Installation view of Of Woman Born, June 13, 2026 - July 26, 2026, Nan Ke Gallery, Shanghai © Courtesy of Nan Ke Gallery
How do we truly see one another after profound hurt? How do we continue walking together once our paths have diverged beyond recognition? Narratives of unconditional forgiveness or tidy reconciliation no longer persuade us, because the complexity of the mother-child relationship arises from the institution of motherhood itself rather than from the individual who inhabits it. The person called "mother" cannot—and should not—bear the full burden of reconciliation. It is here that Axel Honneth's concept ofrecognition becomes meaningful. Recognition is neither affection nor agreement. It is the acknowledgement that another person possesses experiences, desires, histories, and a subjectivity that are irreducibly their own.

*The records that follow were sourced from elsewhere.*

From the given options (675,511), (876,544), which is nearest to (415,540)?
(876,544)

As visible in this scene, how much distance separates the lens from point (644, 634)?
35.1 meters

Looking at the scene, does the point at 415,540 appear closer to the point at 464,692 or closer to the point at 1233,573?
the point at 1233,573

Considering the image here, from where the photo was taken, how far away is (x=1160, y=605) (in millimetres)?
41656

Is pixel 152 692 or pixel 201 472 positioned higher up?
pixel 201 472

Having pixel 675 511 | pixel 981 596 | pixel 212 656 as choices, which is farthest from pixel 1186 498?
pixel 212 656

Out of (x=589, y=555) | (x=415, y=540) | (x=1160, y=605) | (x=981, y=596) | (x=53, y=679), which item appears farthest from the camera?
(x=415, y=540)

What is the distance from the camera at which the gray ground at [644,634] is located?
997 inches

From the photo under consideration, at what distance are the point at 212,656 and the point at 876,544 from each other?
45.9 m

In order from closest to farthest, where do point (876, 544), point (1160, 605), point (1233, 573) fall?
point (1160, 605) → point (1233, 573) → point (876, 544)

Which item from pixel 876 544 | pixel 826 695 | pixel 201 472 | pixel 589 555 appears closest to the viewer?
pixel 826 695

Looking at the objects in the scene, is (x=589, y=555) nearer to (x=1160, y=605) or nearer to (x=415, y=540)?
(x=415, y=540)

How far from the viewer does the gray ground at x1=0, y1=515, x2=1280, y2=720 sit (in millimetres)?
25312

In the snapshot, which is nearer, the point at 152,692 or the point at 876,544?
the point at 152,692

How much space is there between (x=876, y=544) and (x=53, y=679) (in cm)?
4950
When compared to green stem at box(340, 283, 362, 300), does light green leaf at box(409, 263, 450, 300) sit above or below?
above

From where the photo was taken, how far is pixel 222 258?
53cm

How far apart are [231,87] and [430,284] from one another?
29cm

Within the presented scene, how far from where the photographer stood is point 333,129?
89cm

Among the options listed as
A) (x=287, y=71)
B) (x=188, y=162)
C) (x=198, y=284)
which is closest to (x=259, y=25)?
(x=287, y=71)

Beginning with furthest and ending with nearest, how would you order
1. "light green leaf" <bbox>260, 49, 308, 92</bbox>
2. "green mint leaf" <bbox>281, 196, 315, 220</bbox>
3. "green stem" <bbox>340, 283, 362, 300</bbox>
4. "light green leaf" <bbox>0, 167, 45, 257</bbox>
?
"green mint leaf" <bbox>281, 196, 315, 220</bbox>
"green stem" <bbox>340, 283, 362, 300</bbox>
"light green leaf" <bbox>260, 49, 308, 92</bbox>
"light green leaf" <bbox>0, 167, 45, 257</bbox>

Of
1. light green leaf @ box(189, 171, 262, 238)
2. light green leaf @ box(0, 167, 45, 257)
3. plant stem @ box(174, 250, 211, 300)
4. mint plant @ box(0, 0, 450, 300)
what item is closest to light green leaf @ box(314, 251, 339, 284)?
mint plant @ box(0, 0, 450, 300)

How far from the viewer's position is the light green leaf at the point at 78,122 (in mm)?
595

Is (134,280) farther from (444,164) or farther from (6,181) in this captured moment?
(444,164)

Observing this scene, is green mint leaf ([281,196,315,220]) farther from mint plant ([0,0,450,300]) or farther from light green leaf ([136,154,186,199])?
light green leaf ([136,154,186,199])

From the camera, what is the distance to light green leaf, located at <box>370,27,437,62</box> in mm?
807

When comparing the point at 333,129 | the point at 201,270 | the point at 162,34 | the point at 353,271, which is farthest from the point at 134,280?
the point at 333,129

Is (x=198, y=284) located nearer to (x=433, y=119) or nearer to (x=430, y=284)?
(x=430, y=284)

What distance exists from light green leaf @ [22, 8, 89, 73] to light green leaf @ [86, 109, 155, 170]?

When it comes to mothers, perhaps transformation, embraces, and belated apologies were never the point. The identity of "mother" lingers like a ghost, quietly haunting both the child and the woman herself. It neither disappears nor asks to be exorcised. Recognition allows this haunting to remain gentle: to acknowledge the ties that cannot—and need not—be erased, without requiring one life to consume another; to recognise that one person's life will continue to echo through another's, while never dissolving either into the other. Perhaps this is what makes the haunting sweet.